Pollen-food allergy syndrome and lipid transfer protein syndrome: Clinical relevance

The role of an allergist in recognizing the pollen-food allergy syndrome (PFAS) and lipid transfer protein syndrome (LTPS) is essential. LTPS differs from PFAS by having a different family of panallergens and clinical characteristics. Both are complex syndromes posing diagnostic and therapeutic challenges. Many cross-reactive allergen components are involved, such as plant panallergens profilins, PR-10 proteins (Bet v 1 homologous), and lipid transfer proteins (LTP). PFAS results from cross-reactivity between pollen-specific immunoglobulin E (IgE) and homologous proteins found in fruits and vegetables.

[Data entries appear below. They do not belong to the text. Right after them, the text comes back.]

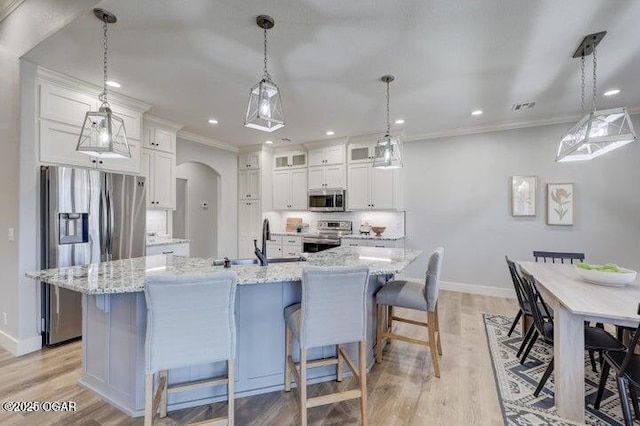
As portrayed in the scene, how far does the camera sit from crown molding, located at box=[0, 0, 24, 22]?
2698 mm

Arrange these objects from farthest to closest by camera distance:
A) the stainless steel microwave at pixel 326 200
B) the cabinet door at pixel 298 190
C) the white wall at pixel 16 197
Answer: the cabinet door at pixel 298 190 → the stainless steel microwave at pixel 326 200 → the white wall at pixel 16 197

In most cases, grass pollen is responsible for profilin hypersensitivity. But, tree and weed pollen may also act as primary sensitizers, depending on geographical differences. Nonspecific LTP (nsLTP) is ubiquitous in terrestrial plants and can induce systemic allergic severe reactions. Peach (Pru P 3) is the primary sensitizer for LTP-driven allergy, and its clinical relevance is considered the prototypic marker for LTPS. nsLTPs have been identified as a major allergen in tree and weed plants. A second critical point is the diagnosis of LTPS associated with cofactors such as exercise, alcohol, antacids, and NSAIDS, that can promote severe reactions. Skin Prick Test (SPT) with Peach extracts that have been highly enriched for Pru p 3 with very low content of other allergens for LTPS, is suggestive of LTPS. For PFAS, positive SPT with profilin-enriched date palm pollen and watermelon extract shows sensitivity and specificity that is very close to that of the recombinant grass pollen profilin. The present review address differences between the PFAS from LTP syndrome with particular attention to the clinical impact on cross-reactivity or cross-sensitization to pollens.